> [Data rows]:
□ □ □ □ □

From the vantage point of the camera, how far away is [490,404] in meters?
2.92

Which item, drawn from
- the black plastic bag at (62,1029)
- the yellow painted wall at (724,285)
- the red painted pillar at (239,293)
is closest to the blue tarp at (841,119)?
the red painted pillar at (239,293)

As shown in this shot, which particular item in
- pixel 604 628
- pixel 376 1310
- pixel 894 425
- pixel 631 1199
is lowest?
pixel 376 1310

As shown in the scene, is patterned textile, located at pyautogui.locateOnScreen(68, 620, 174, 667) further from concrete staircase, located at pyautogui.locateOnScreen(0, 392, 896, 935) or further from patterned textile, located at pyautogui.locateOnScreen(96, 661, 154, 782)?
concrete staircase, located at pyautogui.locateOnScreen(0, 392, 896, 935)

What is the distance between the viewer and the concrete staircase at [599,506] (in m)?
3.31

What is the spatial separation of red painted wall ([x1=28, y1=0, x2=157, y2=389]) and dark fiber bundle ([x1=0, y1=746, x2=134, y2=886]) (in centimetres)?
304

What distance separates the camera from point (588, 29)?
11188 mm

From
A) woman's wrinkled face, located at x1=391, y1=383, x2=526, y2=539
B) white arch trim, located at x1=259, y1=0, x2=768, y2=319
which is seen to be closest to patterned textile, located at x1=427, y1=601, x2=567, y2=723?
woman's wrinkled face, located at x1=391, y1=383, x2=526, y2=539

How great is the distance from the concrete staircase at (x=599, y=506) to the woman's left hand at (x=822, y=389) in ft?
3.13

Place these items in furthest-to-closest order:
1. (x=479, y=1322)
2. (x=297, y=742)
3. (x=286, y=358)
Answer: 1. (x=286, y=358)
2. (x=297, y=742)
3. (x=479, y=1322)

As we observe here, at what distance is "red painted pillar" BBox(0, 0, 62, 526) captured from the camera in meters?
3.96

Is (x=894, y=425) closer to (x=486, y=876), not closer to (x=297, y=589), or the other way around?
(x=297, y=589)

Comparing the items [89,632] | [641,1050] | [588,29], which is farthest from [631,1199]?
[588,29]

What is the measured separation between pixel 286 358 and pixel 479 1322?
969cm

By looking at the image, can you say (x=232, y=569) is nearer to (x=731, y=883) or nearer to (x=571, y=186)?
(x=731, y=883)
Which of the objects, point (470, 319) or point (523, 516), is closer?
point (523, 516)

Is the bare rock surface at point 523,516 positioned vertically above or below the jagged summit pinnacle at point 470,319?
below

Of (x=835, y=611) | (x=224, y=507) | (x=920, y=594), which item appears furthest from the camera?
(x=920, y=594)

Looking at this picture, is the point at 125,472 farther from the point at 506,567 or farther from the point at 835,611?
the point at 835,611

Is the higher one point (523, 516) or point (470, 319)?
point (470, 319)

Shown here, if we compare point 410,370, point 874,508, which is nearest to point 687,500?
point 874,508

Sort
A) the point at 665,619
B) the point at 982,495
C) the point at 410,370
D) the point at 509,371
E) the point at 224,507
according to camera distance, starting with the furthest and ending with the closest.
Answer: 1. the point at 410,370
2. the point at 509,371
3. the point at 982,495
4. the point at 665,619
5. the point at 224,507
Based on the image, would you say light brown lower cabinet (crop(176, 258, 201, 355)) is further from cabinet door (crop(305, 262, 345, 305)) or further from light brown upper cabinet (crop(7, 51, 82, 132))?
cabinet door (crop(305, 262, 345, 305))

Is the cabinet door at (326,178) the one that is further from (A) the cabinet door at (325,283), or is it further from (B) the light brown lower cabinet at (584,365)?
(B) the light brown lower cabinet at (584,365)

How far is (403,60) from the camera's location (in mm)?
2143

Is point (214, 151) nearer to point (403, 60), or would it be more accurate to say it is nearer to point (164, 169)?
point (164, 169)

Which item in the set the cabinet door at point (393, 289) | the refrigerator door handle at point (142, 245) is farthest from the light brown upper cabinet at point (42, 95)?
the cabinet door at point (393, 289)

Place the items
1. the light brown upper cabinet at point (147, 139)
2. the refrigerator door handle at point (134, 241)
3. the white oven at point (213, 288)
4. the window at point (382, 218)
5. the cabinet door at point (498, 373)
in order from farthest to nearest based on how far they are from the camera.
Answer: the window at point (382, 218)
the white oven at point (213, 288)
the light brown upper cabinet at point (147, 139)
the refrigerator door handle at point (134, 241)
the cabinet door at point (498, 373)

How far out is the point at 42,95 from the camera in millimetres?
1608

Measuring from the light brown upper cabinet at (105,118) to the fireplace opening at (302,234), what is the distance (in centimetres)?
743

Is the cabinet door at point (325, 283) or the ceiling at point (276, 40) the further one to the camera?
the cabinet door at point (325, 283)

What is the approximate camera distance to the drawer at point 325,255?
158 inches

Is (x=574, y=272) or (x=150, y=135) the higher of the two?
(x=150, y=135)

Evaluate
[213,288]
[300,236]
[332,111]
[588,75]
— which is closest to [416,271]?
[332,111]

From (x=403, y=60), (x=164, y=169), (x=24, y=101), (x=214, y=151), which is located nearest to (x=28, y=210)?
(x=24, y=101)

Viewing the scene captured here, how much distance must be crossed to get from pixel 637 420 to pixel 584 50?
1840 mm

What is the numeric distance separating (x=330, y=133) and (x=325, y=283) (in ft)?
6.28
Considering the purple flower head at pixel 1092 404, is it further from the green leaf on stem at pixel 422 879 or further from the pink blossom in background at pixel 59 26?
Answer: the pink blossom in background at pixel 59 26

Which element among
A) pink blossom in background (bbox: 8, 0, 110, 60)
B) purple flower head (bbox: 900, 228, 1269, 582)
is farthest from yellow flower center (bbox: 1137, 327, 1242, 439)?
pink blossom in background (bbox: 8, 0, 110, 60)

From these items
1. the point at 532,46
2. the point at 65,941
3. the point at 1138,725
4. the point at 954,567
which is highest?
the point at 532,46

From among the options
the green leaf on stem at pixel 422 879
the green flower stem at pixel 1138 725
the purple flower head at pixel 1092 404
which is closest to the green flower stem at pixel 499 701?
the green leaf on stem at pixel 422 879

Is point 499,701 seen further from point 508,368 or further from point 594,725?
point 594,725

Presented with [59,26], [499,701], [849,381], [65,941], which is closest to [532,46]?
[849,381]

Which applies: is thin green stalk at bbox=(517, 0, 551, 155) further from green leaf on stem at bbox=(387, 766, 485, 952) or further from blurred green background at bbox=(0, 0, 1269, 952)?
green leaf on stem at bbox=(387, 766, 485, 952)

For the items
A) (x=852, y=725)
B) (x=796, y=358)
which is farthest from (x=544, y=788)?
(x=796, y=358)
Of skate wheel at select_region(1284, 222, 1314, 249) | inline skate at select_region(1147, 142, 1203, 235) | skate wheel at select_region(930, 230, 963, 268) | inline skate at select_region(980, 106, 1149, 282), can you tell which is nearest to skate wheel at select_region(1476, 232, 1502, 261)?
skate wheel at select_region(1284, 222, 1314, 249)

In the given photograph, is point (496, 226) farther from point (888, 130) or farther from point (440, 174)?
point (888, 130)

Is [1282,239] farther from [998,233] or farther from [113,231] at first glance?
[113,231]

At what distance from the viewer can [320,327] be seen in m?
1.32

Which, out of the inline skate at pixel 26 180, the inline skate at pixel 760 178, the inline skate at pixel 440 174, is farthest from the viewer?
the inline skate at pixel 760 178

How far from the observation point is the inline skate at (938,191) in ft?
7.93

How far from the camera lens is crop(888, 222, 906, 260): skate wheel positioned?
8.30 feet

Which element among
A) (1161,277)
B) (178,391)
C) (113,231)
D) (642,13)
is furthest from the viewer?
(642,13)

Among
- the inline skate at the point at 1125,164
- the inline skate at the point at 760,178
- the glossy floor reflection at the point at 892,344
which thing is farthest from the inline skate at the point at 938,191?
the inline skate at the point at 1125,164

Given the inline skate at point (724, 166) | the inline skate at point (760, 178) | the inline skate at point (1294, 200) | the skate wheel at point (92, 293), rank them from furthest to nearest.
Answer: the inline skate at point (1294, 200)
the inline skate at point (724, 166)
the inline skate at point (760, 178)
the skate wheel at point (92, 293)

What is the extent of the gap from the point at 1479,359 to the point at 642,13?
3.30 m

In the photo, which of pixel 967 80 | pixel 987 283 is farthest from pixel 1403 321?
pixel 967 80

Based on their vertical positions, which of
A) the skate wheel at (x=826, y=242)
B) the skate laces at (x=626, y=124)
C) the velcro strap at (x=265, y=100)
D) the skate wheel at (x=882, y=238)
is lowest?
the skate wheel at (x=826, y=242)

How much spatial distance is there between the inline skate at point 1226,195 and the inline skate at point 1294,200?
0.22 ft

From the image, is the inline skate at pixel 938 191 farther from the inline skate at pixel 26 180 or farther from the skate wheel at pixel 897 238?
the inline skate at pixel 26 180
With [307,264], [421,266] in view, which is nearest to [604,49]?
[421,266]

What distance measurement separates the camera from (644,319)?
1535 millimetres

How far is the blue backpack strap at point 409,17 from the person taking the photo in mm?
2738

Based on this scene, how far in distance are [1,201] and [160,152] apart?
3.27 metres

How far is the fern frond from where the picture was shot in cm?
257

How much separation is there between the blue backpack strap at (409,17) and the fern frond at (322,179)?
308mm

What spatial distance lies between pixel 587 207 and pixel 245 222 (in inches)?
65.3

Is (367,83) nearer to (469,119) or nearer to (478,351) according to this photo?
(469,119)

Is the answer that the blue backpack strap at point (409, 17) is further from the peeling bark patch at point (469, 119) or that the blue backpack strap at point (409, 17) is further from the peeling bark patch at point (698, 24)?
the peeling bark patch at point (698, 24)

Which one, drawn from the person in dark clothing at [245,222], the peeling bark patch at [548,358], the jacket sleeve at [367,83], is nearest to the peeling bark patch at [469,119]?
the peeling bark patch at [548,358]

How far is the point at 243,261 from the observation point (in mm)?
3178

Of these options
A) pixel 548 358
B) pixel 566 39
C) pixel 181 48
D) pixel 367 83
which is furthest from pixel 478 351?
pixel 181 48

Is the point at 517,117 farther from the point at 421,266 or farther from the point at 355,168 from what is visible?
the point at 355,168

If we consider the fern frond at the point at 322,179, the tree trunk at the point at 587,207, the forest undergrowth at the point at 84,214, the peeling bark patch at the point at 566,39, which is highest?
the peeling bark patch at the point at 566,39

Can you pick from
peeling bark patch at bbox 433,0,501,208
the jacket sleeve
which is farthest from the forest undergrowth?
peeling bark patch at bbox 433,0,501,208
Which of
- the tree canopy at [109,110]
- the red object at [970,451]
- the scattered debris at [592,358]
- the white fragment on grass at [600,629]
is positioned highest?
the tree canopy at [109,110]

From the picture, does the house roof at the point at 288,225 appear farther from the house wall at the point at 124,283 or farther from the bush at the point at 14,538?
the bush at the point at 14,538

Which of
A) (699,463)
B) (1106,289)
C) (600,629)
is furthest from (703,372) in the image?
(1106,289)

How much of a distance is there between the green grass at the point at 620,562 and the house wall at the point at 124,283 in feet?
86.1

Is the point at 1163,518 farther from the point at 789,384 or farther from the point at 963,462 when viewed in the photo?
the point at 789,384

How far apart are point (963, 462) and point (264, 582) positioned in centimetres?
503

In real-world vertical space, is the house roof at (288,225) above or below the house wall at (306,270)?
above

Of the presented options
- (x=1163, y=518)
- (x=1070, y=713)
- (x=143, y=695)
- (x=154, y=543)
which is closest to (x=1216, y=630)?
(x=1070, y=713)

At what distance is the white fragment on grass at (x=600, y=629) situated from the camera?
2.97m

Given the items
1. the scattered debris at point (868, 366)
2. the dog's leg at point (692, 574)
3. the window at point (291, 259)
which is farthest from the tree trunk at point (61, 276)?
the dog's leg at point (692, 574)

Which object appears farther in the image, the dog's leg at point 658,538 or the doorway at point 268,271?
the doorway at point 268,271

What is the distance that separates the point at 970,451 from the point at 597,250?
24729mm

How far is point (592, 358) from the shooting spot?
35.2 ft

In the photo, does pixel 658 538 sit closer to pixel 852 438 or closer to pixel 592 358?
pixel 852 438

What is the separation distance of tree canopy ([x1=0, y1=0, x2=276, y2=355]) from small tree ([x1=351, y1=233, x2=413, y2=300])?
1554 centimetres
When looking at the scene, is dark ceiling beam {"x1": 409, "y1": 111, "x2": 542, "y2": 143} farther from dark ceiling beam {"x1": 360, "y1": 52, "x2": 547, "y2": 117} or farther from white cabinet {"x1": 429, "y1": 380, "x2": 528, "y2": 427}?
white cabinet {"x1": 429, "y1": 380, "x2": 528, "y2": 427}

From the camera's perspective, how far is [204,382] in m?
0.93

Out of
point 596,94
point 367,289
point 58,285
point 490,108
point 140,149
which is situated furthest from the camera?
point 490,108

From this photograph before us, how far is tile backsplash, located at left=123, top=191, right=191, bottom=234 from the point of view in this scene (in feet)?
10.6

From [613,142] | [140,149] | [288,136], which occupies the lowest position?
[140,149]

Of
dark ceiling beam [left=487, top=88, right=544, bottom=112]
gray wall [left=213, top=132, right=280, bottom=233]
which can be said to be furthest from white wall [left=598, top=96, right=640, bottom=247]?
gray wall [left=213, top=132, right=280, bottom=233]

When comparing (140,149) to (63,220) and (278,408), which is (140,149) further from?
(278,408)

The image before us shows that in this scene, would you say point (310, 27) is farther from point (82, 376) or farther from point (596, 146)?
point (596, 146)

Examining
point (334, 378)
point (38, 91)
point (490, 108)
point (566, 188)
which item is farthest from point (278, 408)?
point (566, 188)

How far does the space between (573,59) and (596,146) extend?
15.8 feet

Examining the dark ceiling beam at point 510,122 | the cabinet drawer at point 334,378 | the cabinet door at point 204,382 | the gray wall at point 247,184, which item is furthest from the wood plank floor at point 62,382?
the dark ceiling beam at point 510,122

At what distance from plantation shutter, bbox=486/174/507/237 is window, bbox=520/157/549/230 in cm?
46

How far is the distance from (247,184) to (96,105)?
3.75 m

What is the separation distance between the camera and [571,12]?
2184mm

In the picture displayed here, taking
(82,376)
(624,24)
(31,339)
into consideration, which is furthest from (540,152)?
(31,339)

□ □ □ □ □

> [Stated exercise]: Take the line that contains "Examining the dark" and every line after it through the end of the listing above, and repeat them exactly.

> [Result for this exercise]:
Examining the dark ceiling beam at point 510,122 | the cabinet drawer at point 334,378 | the cabinet door at point 204,382 | the gray wall at point 247,184, which item is furthest from the wood plank floor at point 62,382?
the dark ceiling beam at point 510,122

At what distance from plantation shutter, bbox=486/174/507/237 is window, bbox=520/157/549/230 in cm?
46

How far is the distance from (247,184) to (96,105)?
3.75 m

What is the separation distance between the camera and [571,12]?
2184mm

In the picture displayed here, taking
(82,376)
(624,24)
(31,339)
into consideration, which is furthest from (540,152)?
(31,339)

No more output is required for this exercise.